Imagine if you no longer had to worry about whether your new drug was able to cross biological barriers, because you were able to transiently modify such barriers to allow compounds to pass through. New research recently published in Nature Chemical Biology could make this fantasy a reality.

Scientists working within the National Institutes of Health Molecular Libraries Screening Centers Network Initiative have identified an antagonist of a receptor that modulates barrier function and can be used together with a known agonist to finely regulate barrier activity. Being able to manipulate barriers in the brain, immune system, lung and skin could have wide-ranging applications for treating oedema, organ rejection and autoimmune diseases such as multiple sclerosis, and could also be used to deliver drugs to impermeable tissues.
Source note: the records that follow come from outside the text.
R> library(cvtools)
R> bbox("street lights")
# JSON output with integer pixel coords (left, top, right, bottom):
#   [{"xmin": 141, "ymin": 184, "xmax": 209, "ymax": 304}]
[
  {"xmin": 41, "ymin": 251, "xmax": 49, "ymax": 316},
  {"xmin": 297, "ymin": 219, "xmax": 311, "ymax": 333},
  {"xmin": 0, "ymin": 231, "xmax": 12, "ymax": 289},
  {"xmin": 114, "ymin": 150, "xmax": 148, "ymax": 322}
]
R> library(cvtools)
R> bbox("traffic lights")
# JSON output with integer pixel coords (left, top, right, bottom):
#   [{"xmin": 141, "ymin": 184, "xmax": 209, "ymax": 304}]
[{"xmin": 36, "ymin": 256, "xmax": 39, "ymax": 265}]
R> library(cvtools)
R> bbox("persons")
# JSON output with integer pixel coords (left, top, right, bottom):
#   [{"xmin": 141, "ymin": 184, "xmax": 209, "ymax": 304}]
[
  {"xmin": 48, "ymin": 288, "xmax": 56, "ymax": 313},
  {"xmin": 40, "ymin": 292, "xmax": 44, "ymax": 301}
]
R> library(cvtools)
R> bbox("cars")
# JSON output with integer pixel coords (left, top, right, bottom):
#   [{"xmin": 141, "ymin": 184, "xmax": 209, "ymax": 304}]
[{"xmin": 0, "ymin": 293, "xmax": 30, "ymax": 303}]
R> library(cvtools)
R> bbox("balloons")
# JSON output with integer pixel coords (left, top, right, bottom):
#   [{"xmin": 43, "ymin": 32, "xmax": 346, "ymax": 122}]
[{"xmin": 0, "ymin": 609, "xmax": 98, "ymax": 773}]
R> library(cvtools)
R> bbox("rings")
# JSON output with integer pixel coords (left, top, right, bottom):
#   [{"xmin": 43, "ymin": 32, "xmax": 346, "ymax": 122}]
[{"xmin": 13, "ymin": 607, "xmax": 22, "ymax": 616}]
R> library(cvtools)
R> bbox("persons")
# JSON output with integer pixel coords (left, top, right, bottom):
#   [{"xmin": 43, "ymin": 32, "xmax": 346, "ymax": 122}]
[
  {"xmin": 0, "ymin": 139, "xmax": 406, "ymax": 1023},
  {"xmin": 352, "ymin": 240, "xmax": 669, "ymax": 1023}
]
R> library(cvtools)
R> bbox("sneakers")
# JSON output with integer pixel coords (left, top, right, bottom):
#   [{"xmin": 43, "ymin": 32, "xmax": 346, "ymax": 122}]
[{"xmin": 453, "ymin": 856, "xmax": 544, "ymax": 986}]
Hugh Rosen and Chi-Huey Wong's groups at the Scripps Research Institute set out to use a pair of chemical 'probes' to study the sphingosine 1-phosphate (S1P)–S1P-receptor-1 (S1P1) pathway, which is involved in the modulation and maintenance of biological barrier activity. Of the five S1P receptors, S1P1 is known to be expressed predominantly on endothelial, cardiac and blood cells. They synthesized an antagonist of S1P1 signalling that had improved potency and in vivo activity over previously described antagonists by replacing the phosphate ester with phosphonate to generate R- and S-enantiomers of 3-amino-4-(3-hexylphenylamino)-4-oxobutylphosphonic acid. The R-enantiomer was shown to be a full competitive antagonist of S1P1, whereas the S-enantiomer was not, and so the R-enantiomer and the S1P1-selective agonist SEW2871 were used as a pair of probes with which to study vascular and lymphoid responses regulated by SIP1 activity.

The SIP1 antagonist reversed the endothelial barrier protection conferred by endogenous and exogenous S1P1 agonists against vascular endothelial growth factor (VEGF)-induced leakage of mouse vascular capillaries. However, when administered to mouse lung vasculature, the antagonist significantly enhanced pulmonary leakage in a dose-dependent manner in the absence of exogenous ligand. This suggests that there is variation in the level of basal receptor activity at barriers in different tissues, and that this could result in a tissue-specific effect of the exogenous antagonist.

The authors then studied the effect of the antagonist on lymphocyte egress — the process by which lymphocytes move from lymphoid tissue into the bloodstream. This was done by plotting the previously measured degree of vascular protection from VEGF-induced leakage against the induction of lymphopaenia, which revealed a positive correlation. SEW2871 induced lymphocyte sequestration from peripheral blood, whereas this was reversed in the presence of the S1P1 antagonist. Moreover, the S1P1 antagonist also inhibited the loss of expression of the lymphocyte activation marker CD69 on lymphocytes caused by S1P1 agonists. Two-photon imaging of the effects of the antagonist in lymph nodes revealed that the actions of the exogenous agonist and antagonist pair were confined to the medullary region and had no effect on lymphocytes in other regions, showing that S1P-induced lymphocyte arrest is limited to medullary egress in vivo.

These findings provide valuable insights into the complexity of S1P–S1P1 signalling but also cast a shadow on the usefulness of gene-deletion mutants studied alone for fully understanding the effects of modulating a single receptor. A comparison of these results with previous gene-deletion studies highlighted several areas of uncertainty regarding S1P1 function. This suggests that a combined approach using knockouts and chemical probes could be more illuminating when studying receptor function in vivo.